Nous nous sommes intéressés à l’expérience clients dès 2012, soit un peu en avance par rapport à d’autres acteurs du BtoB. Nos clients souhaitent dans leurs relations avec nous la même relation que celle qu’ils entretiennent avec les marques grand public les plus avancées sur ce sujet. Aujourd’hui, c’est un enjeu clé de notre stratégie, qui nous amène même à réfléchir sur la manière de développer une relation avec les clients de nos clients dans une optique BtoBtoC. Quand ils interpellent leur prestataire sur les réseaux sociaux, les usagers finaux influencent l’expérience clients que nous offrons à ce dernier !

  • La démarche porte-t-elle ses fruits ?

L’expérience clients a longtemps été perçue comme un centre de coûts. Or, plusieurs études montrent des corrélations claires entre performance et expérience clients : il est maintenant établi qu’elle a une incidence sur la performance de toute l’entreprise. Notre stratégie dédiée à l’expérience clients a permis de faire progresser notre Net Promoter Score (NPS), un indicateur de recommandation, de 30 points. Dans le même temps, le développement commercial progressait de 16 %.

  • Quel est le bon équilibre entre digital et relation humaine ?

Le digital permet de s’affranchir des tâches à faible valeur ajoutée grâce à l’automatisation. L’intelligence artificielle fait à ce titre partie de nos axes de travail. Elle nous permet de mieux détecter les signaux faibles utiles pour prévenir et traiter d’éventuels motifs d’insatisfaction. Les collaborateurs peuvent ainsi se concentrer sur l’expérience clients proprement dite leurs compétences socio-émotionnelles telles que l’empathie, l’écoute, le partage. Ensemble, ces différents leviers nous aident à développer une expérience clients la plus gratifiante possible.

Merci @Celine_Forest 

De l’expérience employés à l’expérience clients

La satisfaction des collaborateurs est désormais considérée comme l’un des leviers pour y parvenir.
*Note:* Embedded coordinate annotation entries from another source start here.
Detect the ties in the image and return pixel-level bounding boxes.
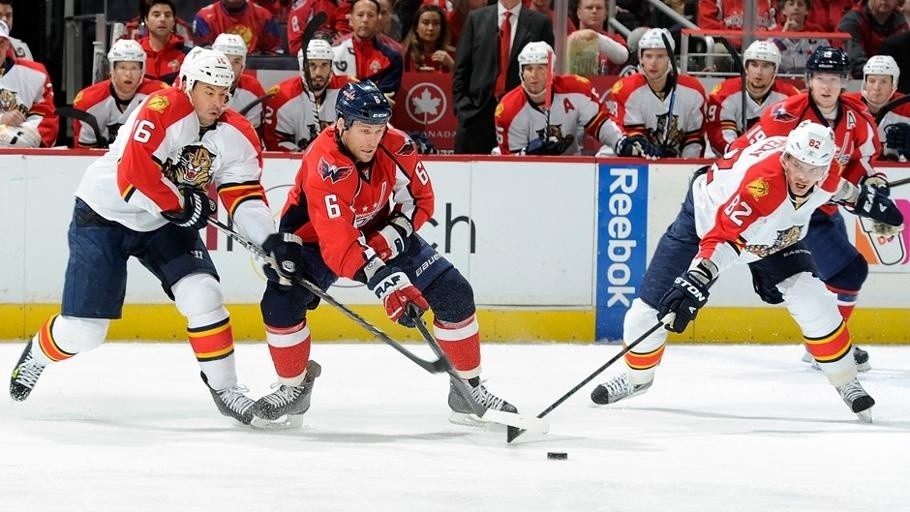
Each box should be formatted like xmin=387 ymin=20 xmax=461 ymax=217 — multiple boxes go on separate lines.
xmin=493 ymin=12 xmax=511 ymax=98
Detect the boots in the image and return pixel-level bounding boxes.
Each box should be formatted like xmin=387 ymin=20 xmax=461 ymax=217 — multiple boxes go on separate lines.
xmin=801 ymin=351 xmax=812 ymax=363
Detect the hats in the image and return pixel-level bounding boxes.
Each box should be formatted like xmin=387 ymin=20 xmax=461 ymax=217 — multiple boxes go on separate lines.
xmin=625 ymin=26 xmax=650 ymax=55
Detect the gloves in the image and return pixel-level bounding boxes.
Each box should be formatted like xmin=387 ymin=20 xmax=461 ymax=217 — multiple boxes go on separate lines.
xmin=653 ymin=271 xmax=712 ymax=336
xmin=366 ymin=264 xmax=430 ymax=328
xmin=850 ymin=183 xmax=906 ymax=237
xmin=260 ymin=231 xmax=305 ymax=290
xmin=612 ymin=133 xmax=661 ymax=160
xmin=364 ymin=212 xmax=414 ymax=260
xmin=885 ymin=117 xmax=910 ymax=160
xmin=863 ymin=174 xmax=890 ymax=197
xmin=162 ymin=185 xmax=209 ymax=230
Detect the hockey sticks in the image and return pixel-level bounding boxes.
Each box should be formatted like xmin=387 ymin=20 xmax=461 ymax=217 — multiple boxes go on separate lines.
xmin=206 ymin=217 xmax=451 ymax=375
xmin=240 ymin=93 xmax=275 ymax=114
xmin=407 ymin=300 xmax=549 ymax=434
xmin=54 ymin=107 xmax=105 ymax=148
xmin=721 ymin=36 xmax=747 ymax=136
xmin=299 ymin=11 xmax=327 ymax=135
xmin=662 ymin=33 xmax=678 ymax=144
xmin=506 ymin=316 xmax=674 ymax=445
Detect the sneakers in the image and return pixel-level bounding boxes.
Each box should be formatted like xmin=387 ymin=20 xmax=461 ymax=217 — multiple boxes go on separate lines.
xmin=834 ymin=376 xmax=880 ymax=423
xmin=811 ymin=343 xmax=872 ymax=375
xmin=200 ymin=370 xmax=254 ymax=425
xmin=8 ymin=336 xmax=46 ymax=401
xmin=249 ymin=358 xmax=322 ymax=433
xmin=590 ymin=370 xmax=656 ymax=409
xmin=445 ymin=370 xmax=521 ymax=432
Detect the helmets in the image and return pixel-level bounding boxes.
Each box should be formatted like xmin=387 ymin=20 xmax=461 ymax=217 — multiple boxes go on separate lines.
xmin=0 ymin=20 xmax=10 ymax=39
xmin=178 ymin=45 xmax=235 ymax=96
xmin=297 ymin=41 xmax=335 ymax=62
xmin=639 ymin=26 xmax=675 ymax=53
xmin=334 ymin=77 xmax=394 ymax=132
xmin=741 ymin=41 xmax=782 ymax=67
xmin=784 ymin=119 xmax=837 ymax=179
xmin=806 ymin=45 xmax=849 ymax=89
xmin=106 ymin=38 xmax=148 ymax=73
xmin=211 ymin=31 xmax=247 ymax=65
xmin=861 ymin=54 xmax=900 ymax=88
xmin=514 ymin=40 xmax=556 ymax=66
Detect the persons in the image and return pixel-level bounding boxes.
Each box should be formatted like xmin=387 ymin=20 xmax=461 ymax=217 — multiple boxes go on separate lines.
xmin=593 ymin=28 xmax=704 ymax=161
xmin=591 ymin=119 xmax=903 ymax=412
xmin=210 ymin=33 xmax=268 ymax=150
xmin=286 ymin=0 xmax=354 ymax=56
xmin=702 ymin=39 xmax=791 ymax=161
xmin=451 ymin=1 xmax=555 ymax=156
xmin=728 ymin=45 xmax=890 ymax=371
xmin=566 ymin=0 xmax=629 ymax=76
xmin=8 ymin=46 xmax=304 ymax=428
xmin=1 ymin=2 xmax=35 ymax=62
xmin=657 ymin=1 xmax=909 ymax=70
xmin=191 ymin=0 xmax=281 ymax=59
xmin=328 ymin=0 xmax=403 ymax=113
xmin=397 ymin=4 xmax=457 ymax=74
xmin=134 ymin=1 xmax=190 ymax=86
xmin=266 ymin=39 xmax=361 ymax=152
xmin=485 ymin=42 xmax=637 ymax=158
xmin=111 ymin=40 xmax=172 ymax=152
xmin=851 ymin=55 xmax=908 ymax=163
xmin=0 ymin=20 xmax=61 ymax=149
xmin=250 ymin=81 xmax=518 ymax=435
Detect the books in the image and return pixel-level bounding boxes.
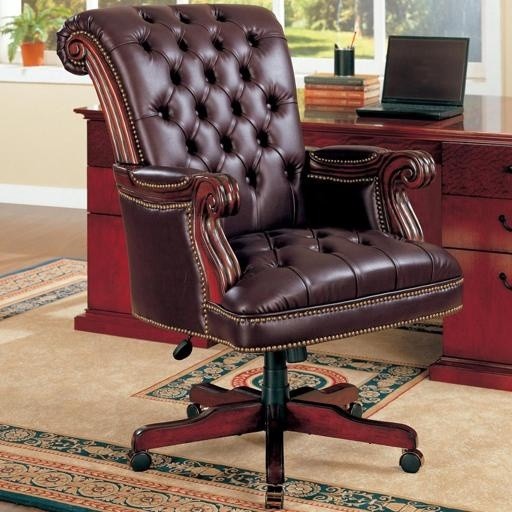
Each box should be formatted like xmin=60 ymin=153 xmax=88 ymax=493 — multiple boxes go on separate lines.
xmin=303 ymin=83 xmax=380 ymax=91
xmin=304 ymin=102 xmax=379 ymax=113
xmin=304 ymin=72 xmax=380 ymax=87
xmin=302 ymin=89 xmax=381 ymax=101
xmin=303 ymin=96 xmax=380 ymax=107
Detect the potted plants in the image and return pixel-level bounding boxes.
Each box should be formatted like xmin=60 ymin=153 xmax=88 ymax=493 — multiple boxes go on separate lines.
xmin=0 ymin=3 xmax=71 ymax=66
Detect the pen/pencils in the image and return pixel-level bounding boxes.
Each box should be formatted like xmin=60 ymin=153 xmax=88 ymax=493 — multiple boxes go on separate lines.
xmin=335 ymin=32 xmax=356 ymax=49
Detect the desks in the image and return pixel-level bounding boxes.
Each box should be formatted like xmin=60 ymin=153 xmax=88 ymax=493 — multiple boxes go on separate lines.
xmin=73 ymin=95 xmax=512 ymax=392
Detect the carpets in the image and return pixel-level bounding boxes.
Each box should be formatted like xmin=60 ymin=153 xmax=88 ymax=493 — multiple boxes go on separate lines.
xmin=0 ymin=255 xmax=512 ymax=512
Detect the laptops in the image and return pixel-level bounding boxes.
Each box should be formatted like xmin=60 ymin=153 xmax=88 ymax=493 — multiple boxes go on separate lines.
xmin=355 ymin=34 xmax=470 ymax=121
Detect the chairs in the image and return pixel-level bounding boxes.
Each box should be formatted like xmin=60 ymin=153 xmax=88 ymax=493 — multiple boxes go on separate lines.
xmin=57 ymin=4 xmax=465 ymax=510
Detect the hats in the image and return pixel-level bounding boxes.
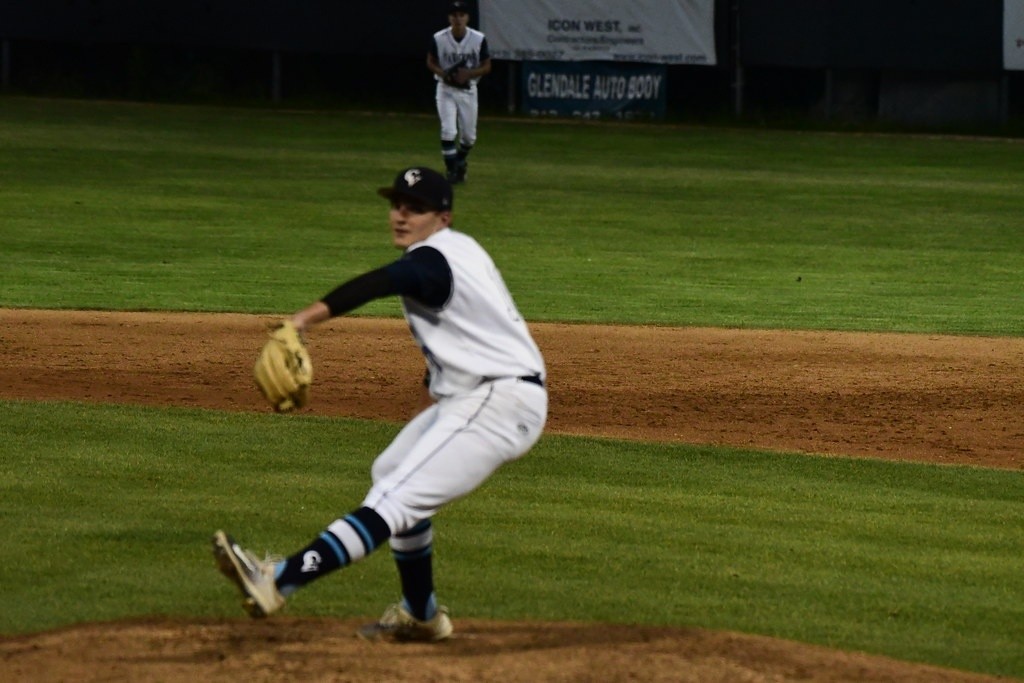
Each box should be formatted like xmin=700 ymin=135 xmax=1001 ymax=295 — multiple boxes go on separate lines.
xmin=447 ymin=2 xmax=472 ymax=18
xmin=377 ymin=165 xmax=454 ymax=214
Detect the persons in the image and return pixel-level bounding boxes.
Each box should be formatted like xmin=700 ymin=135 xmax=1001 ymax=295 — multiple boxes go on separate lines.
xmin=209 ymin=164 xmax=552 ymax=645
xmin=426 ymin=0 xmax=493 ymax=191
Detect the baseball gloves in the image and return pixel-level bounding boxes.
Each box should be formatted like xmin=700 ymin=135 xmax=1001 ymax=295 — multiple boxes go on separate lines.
xmin=253 ymin=320 xmax=312 ymax=412
xmin=443 ymin=60 xmax=472 ymax=90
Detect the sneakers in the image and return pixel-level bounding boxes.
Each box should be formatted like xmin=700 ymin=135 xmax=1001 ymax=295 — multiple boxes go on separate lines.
xmin=457 ymin=162 xmax=467 ymax=183
xmin=446 ymin=164 xmax=458 ymax=184
xmin=210 ymin=531 xmax=287 ymax=620
xmin=379 ymin=601 xmax=457 ymax=641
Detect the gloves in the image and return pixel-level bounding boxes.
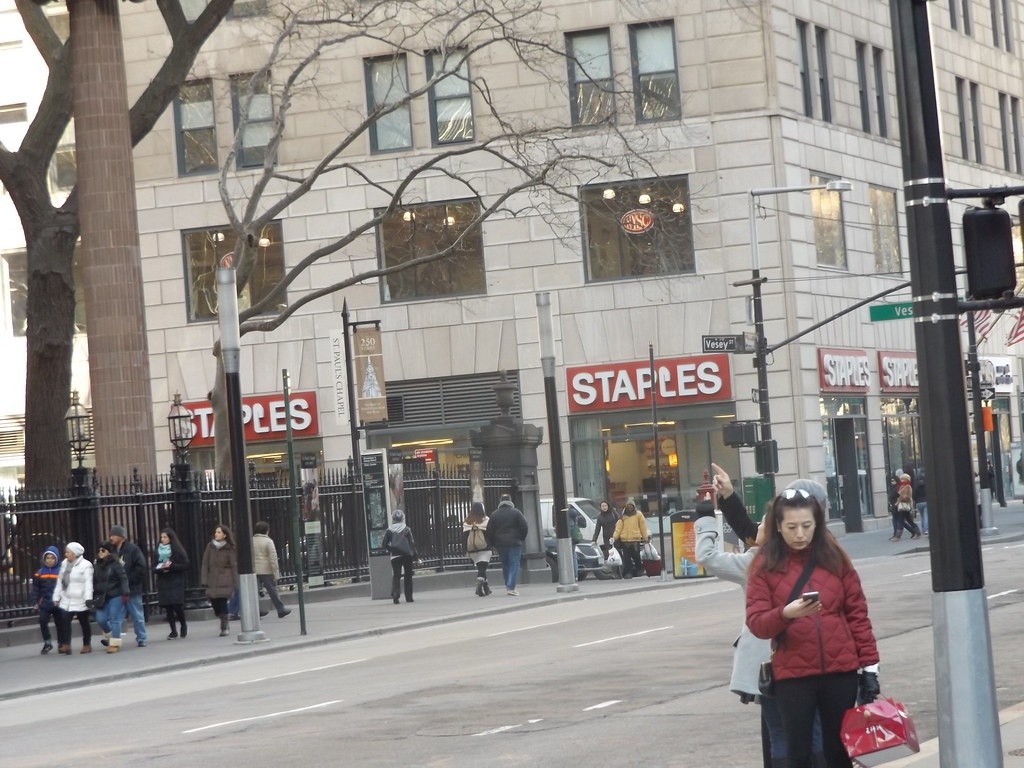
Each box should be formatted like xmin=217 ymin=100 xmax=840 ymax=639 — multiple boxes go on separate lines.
xmin=858 ymin=670 xmax=880 ymax=706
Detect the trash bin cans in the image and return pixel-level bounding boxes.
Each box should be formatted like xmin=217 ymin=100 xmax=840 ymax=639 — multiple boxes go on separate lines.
xmin=669 ymin=508 xmax=745 ymax=580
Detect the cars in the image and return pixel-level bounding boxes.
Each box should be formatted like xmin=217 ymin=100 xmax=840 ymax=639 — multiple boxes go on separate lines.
xmin=539 ymin=498 xmax=604 ymax=582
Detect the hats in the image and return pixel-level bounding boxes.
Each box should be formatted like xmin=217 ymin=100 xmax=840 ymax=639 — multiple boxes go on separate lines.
xmin=392 ymin=510 xmax=404 ymax=523
xmin=788 ymin=479 xmax=825 ymax=515
xmin=891 ymin=469 xmax=911 ymax=483
xmin=626 ymin=497 xmax=635 ymax=508
xmin=66 ymin=525 xmax=124 ymax=556
xmin=500 ymin=494 xmax=511 ymax=502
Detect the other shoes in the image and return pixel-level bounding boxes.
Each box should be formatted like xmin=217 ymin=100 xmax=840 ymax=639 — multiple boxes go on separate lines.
xmin=636 ymin=569 xmax=643 ymax=576
xmin=40 ymin=608 xmax=291 ymax=655
xmin=624 ymin=571 xmax=633 ymax=579
xmin=508 ymin=590 xmax=519 ymax=596
xmin=888 ymin=527 xmax=928 ymax=542
xmin=406 ymin=598 xmax=414 ymax=602
xmin=393 ymin=592 xmax=399 ymax=604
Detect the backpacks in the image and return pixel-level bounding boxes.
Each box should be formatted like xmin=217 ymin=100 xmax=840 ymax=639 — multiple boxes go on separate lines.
xmin=467 ymin=518 xmax=488 ymax=552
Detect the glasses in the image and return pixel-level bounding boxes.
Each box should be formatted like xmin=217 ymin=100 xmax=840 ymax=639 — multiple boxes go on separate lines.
xmin=781 ymin=488 xmax=812 ymax=500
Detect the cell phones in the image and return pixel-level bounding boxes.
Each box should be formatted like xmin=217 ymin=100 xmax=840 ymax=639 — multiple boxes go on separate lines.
xmin=802 ymin=591 xmax=819 ymax=605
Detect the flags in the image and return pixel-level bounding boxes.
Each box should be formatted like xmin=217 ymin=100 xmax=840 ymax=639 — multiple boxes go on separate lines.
xmin=1004 ymin=307 xmax=1024 ymax=346
xmin=961 ymin=309 xmax=991 ymax=340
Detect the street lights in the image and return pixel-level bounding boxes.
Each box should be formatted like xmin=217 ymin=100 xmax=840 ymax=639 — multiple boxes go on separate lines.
xmin=535 ymin=291 xmax=586 ymax=594
xmin=64 ymin=390 xmax=105 ymax=562
xmin=168 ymin=391 xmax=208 ymax=560
xmin=746 ymin=181 xmax=853 ymax=496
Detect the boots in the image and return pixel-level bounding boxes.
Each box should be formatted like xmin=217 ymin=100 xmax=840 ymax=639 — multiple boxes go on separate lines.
xmin=475 ymin=577 xmax=485 ymax=596
xmin=483 ymin=578 xmax=492 ymax=595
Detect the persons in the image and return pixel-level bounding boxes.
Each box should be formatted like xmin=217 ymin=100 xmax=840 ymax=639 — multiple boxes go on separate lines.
xmin=93 ymin=541 xmax=130 ymax=653
xmin=105 ymin=526 xmax=149 ymax=647
xmin=973 ymin=472 xmax=982 ymax=529
xmin=1017 ymin=452 xmax=1024 ymax=501
xmin=200 ymin=524 xmax=239 ymax=637
xmin=746 ymin=488 xmax=880 ymax=768
xmin=32 ymin=545 xmax=64 ymax=655
xmin=462 ymin=502 xmax=493 ymax=597
xmin=252 ymin=521 xmax=293 ymax=619
xmin=710 ymin=462 xmax=829 ymax=768
xmin=52 ymin=542 xmax=93 ymax=654
xmin=695 ymin=492 xmax=828 ymax=768
xmin=151 ymin=528 xmax=190 ymax=640
xmin=888 ymin=465 xmax=929 ymax=542
xmin=567 ymin=506 xmax=580 ymax=582
xmin=486 ymin=494 xmax=528 ymax=597
xmin=382 ymin=510 xmax=421 ymax=604
xmin=591 ymin=501 xmax=623 ymax=579
xmin=230 ymin=588 xmax=268 ymax=622
xmin=612 ymin=499 xmax=649 ymax=579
Le principe de la « symétrie des attentions », concept de l’Académie du Service, suppose en effet qu’il existe une forme de réciprocité entre l’épanouissement des collaborateurs et la qualité des services rendus au client.

Il intègre l’idée selon laquelle un collaborateur bien dans sa peau et convaincu de l’intérêt de sa mission saura créer des interactions bien plus gratifiantes pour les deux parties.

Du côté des ressources humaines, l’enrichissement de l’expérience collaborateur favorise, par ailleurs, l’attraction et la fidélisation des talents.

Le chiffre

satisfaction client
96 %

des français estiment que l’humain reste un facteur important de la relation clients (selon le baromètre de l’Effort Client de l’AFRC).

Dixit - Épisode 1

Quelle place pour le digital et l’IA ?

À première vue, les outils du digital et l’intelligence artificielle servent à merveille les enjeux de l’expérience clients. Les premiers permettent d’industrialiser la relation clients sur tous les canaux, au moyen par exemple de chatbots opérationnels de jour comme de nuit. La deuxième offre, quant à elle, d’immenses possibilités en matière de compréhension des besoins, et donc de personnalisation de l’expérience. L’analyse sémantique des verbatim clients (écrits ou vocaux) permet par exemple de classer les demandes en fonction de leur nature, du degré d’insatisfaction ou du caractère d’urgence.

De la même façon, l’IA peut contribuer à diminuer le taux d’attrition. Un modèle prédictif détecte pour cela les signaux faibles en analysant un grand volume de données issues des verbatim clients, d’enquêtes de satisfaction, des réseaux sociaux ou des forums de discussion. Il recoupe ensuite ces informations et calcule un risque grâce auquel l’entreprise va pouvoir intervenir de façon proactive, avant que le client n’ait eu à manifester son insatisfaction.

Comme en cuisine, la recette fonctionne quand l’entreprise trouve le juste équilibre entre les différents ingrédients dont elle dispose. Tout l’enjeu consiste donc à marier les compétences socio-émotionnelles aux outils et à l’analyse qu’offre le digital, pour élaborer une compréhension sincère et respectueuse du client.